BACKGROUND: Nonacog beta pegol (N9-GP, Refixia(®), Rebinyn(®)) is a human recombinant coagulation factor IX (rFIX) conjugated to a 40-kDa polyethylene glycol (PEG) moiety. PEGylation significantly prolongs the circulation half-life compared with conventional FIX replacement treatments, resulting in higher FIX levels. Although there is extensive clinical experience with PEGylated molecules, the potential for abnormal and/or indefinite PEG accumulation during long-term treatment and the hypothetical impact on long-term safety is still under discussion. AIM: The aim of this study was to examine plasma PEG concentrations in children, adolescents and adults undergoing once-weekly intravenous prophylactic treatment with N9-GP for up to 6.5 years. METHODS: Plasma samples were collected as part of the PARADIGM clinical development programme (PARADIGM 2/4 [NCT01333111 and NCT01395810] and PARADIGM 5 [NCT01467427]). Proton nuclear magnetic resonance ((1)H-NMR) was used to measure plasma PEG concentrations. RESULTS: Steady-state plasma PEG concentrations were reached approximately 6 months after initiation of weekly prophylactic treatment with 40 IU/kg N9-GP. Mean steady-state plasma PEG concentrations were 5.6 μg/mL in children ≤ 12 years old at enrolment (PARADIGM 5) and 5.3 μg/mL in adolescents/adults > 12 years old (PARADIGM 2/4). Plasma PEG concentrations tended to be lower in younger children < 7 years old (mean 4.6 μg/mL).
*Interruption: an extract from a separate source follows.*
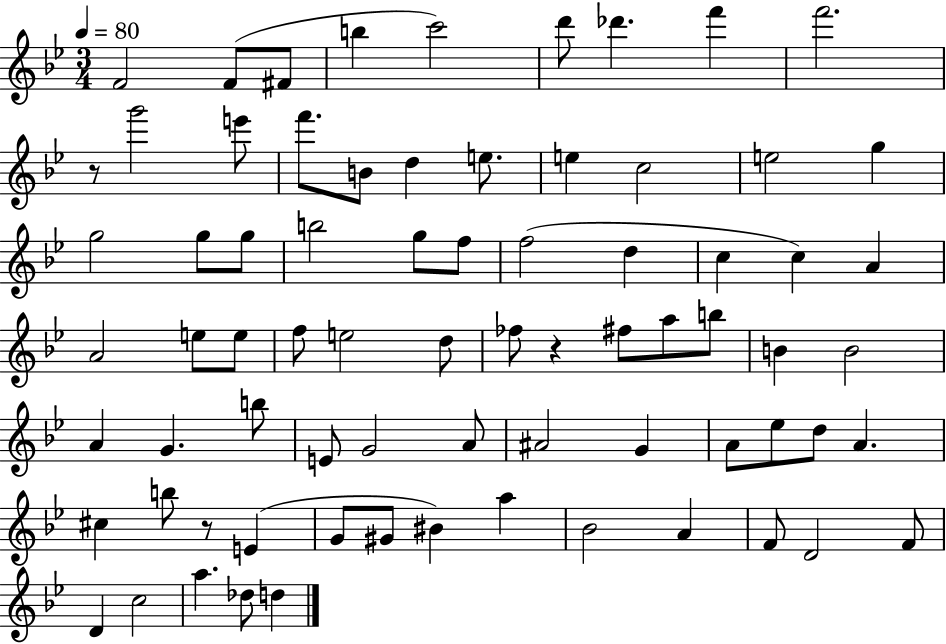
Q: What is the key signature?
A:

There was a correlation between plasma PEG and FIX activity levels in all age groups. CONCLUSION: PEG steady-state plasma levels were maintained for up to 6.5 years during continuous prophylactic treatment and PEG levels correlated with FIX activity. Apart from the initial increase to steady state, no further systemic PEG accumulation was observed.